Liquid Glass Is Cracked, and Usability Suffers in iOS 26

Overall reaction & article context

  • Many commenters say iOS/macOS/iPadOS 26 are the first Apple OS releases they actively dislike; some regret upgrading, others are delaying upgrades or even leaving the Apple ecosystem.
  • A minority say Liquid Glass is “fine” or “delightful” and accuse critics of overreacting or just disliking change.
  • Several note the NN/g article is clearly an editorial, not based on user studies, but still see its critiques as accurate.

Usability, readability & space

  • Widespread complaints about low contrast, “text on text,” and translucent elements over busy or moving backgrounds making content harder to read, especially Notifications, Messages, Mail, and Safari.
  • Bigger rounded elements, margins, and floating controls are seen as wasting screen real estate and shrinking visible content, especially on smaller iPhones and Macs with limited vertical space.
  • Some appreciate that buttons look like buttons again and that search fields at the bottom are easier to reach, but argue this could have been done without Liquid Glass.

Performance, battery & bugs

  • Many reports of lag, stutter, and overheating on iPhone 12/13/13 mini, 16 Pro Max, Apple Watch Series 10 and some Macs; others say performance is fine even on SE 3 or 13 Pro.
  • Multiple anecdotes of sharply worse battery life after 26, including phones dying mid‑day that previously lasted all day.
  • Users describe numerous visual and behavioral bugs (keyboard not appearing, misaligned controls, weird mode switches, memory leaks, CarPlay selection colors, WebKit regressions, guided access issues).

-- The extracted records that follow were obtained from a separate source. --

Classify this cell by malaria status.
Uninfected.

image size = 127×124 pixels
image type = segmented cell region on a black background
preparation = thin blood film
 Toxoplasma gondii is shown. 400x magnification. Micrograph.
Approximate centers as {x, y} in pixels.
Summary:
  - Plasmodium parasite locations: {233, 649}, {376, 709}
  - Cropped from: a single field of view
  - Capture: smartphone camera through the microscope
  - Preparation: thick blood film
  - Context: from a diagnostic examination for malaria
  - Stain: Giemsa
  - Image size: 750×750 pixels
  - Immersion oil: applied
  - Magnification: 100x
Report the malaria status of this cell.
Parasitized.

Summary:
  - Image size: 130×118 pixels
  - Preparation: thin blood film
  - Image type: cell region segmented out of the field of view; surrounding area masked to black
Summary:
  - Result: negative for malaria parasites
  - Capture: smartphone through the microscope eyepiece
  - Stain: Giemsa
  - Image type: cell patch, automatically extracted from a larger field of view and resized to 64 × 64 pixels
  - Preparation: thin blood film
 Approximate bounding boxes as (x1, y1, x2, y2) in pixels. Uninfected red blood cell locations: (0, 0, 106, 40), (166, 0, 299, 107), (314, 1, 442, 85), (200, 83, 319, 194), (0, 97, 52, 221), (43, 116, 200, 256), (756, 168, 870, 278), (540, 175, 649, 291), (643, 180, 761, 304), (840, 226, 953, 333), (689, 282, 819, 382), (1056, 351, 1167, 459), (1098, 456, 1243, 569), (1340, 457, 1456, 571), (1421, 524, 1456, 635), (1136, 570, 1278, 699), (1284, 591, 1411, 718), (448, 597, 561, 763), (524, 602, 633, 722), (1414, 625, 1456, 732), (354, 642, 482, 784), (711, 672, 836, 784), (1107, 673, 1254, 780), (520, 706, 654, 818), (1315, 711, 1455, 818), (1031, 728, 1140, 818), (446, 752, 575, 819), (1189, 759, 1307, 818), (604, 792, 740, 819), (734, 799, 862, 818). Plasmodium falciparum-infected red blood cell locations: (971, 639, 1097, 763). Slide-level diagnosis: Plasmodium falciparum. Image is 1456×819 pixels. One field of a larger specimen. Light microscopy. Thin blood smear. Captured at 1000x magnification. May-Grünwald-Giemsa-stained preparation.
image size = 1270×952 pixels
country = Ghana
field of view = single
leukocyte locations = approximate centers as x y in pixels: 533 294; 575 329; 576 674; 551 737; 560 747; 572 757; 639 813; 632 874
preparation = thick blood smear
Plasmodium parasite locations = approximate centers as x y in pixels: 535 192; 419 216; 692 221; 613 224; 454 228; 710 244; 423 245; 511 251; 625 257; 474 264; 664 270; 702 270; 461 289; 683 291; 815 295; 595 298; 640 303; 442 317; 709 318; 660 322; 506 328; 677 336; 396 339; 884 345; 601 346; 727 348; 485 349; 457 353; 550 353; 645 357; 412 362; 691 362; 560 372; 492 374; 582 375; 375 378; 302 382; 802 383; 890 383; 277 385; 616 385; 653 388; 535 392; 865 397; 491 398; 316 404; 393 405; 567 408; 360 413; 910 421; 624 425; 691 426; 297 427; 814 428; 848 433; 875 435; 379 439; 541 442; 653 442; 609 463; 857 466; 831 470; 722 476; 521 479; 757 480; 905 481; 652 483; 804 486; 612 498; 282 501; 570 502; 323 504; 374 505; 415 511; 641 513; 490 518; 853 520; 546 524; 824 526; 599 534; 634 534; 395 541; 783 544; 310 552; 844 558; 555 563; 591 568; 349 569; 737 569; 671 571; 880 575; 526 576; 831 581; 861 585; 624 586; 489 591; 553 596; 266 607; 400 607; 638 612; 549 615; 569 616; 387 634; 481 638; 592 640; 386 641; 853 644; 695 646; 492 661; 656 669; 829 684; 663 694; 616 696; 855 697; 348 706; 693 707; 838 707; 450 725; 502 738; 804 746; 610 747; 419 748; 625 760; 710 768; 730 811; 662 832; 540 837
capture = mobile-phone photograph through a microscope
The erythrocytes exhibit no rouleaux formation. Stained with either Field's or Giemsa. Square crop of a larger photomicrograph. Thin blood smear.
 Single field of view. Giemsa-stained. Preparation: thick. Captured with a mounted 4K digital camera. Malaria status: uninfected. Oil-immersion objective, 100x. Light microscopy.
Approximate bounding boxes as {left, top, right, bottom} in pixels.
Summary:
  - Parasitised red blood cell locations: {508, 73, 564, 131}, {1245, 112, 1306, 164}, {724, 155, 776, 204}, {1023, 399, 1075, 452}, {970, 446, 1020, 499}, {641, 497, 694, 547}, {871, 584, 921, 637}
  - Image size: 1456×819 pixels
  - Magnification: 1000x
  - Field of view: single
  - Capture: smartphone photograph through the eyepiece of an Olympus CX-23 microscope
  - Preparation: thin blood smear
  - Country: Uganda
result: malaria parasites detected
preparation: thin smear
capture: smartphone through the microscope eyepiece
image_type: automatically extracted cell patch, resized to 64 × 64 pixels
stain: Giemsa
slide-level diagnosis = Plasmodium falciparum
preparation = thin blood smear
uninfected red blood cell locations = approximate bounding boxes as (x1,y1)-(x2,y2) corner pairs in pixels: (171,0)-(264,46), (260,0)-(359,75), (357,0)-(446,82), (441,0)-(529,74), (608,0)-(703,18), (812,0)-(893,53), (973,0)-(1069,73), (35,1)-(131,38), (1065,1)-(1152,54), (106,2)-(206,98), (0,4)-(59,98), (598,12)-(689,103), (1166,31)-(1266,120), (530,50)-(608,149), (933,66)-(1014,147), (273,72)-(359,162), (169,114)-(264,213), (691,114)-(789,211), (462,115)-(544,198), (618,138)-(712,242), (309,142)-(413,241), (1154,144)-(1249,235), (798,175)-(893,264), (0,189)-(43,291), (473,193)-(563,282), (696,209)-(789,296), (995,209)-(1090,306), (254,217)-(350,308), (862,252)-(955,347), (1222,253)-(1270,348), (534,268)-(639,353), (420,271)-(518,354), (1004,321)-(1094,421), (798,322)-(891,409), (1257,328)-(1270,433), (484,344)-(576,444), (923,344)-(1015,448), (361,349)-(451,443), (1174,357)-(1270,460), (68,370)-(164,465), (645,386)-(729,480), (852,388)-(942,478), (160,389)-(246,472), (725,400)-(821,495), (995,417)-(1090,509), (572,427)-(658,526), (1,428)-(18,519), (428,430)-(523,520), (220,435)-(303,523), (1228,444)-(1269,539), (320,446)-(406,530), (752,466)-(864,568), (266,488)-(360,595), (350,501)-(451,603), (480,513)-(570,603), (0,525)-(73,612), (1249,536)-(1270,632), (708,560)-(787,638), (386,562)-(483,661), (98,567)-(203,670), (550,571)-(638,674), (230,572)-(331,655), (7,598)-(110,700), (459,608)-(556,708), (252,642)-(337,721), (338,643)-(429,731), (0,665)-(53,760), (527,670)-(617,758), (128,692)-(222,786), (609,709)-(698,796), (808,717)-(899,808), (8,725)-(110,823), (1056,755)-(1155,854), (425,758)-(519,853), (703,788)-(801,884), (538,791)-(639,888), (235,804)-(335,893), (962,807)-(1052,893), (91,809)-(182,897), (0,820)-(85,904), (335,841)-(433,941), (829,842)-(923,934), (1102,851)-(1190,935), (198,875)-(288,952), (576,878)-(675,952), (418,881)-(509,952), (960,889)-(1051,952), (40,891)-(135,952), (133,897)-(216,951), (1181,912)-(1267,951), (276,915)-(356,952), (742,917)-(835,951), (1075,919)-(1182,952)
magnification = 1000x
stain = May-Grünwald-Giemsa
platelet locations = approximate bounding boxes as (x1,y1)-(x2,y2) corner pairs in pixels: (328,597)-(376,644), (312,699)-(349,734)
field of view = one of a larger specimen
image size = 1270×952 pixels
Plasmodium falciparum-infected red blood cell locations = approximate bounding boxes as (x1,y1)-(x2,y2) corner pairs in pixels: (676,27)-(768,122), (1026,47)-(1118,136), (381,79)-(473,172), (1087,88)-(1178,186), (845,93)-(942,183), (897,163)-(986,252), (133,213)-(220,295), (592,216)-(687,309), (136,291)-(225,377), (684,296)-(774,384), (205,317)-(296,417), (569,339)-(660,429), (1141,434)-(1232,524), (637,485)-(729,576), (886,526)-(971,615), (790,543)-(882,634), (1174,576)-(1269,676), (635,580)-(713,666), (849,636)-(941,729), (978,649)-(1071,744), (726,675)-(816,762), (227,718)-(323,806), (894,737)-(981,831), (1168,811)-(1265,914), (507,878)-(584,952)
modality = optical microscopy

App- and device-specific regressions

  • Safari: extra taps/gestures to open tabs, hidden tab button, inconsistent gestures, overlays obscuring content. Some revert to older tab layouts via settings.
  • iPadOS 26 windowing: widely criticized for making touch-first multitasking far worse and removing Split View/Slide Over; feels designed for keyboard use, not touch.
  • Watch, CarPlay, and FaceTime controls: animations and subtle selection states make quick interactions while driving or exercising harder.

Accessibility, ageing eyes & “invisible gestures”

  • Commenters with mild vision issues find Liquid Glass punishing: harder to distinguish icons, emails, and widgets; brightness and small menu-bar text remain problematic.
  • Strong pushback on the idea that “eyes can handle it” — people cite decades of visual design research and note accessibility benefits everyone (e.g., outdoors glare, fatigue).
  • Heavy use of undiscoverable gestures (Safari tab access, iPad windowing, etc.) is criticized; people don’t want to learn “secret” interactions.

Workarounds & opt-outs

  • Popular mitigations: Reduce Transparency, Increase Contrast, Reduce Motion, and related accessibility toggles; these often improve usability and performance but can make the UI uglier or introduce layout issues and letterboxing.
  • Developers mention UIDesignRequiresCompatibility to disable Liquid Glass in their apps, but worry Apple may eventually ignore it.

Developer & ecosystem concerns

  • Some iOS devs say Liquid Glass undermines years of work following Apple’s own Human Interface Guidelines and accessibility guidance.
  • The mix of old UIKit and new Liquid Glass styles in stock apps is compared to Windows’ long-running “two UI worlds” problem.
  • Startups worry they must now spend time re-skinning for a design system they dislike, rather than sharing a cross‑platform design language.

Broader interpretations & comparisons

  • Many frame this as Apple’s “Vista/Aero” or “iOS 7” moment: flashy demo-ware that degrades everyday use.
  • Several speculate this is rushed, resume-driven, or meant to unify with Vision Pro, and see it as a symptom of deeper dysfunction, long feedback cycles, and annual release pressure.
  • Others counter that similar outrage accompanied past redesigns and predict users will adapt and forget, though critics argue this time the usability regressions are objectively worse.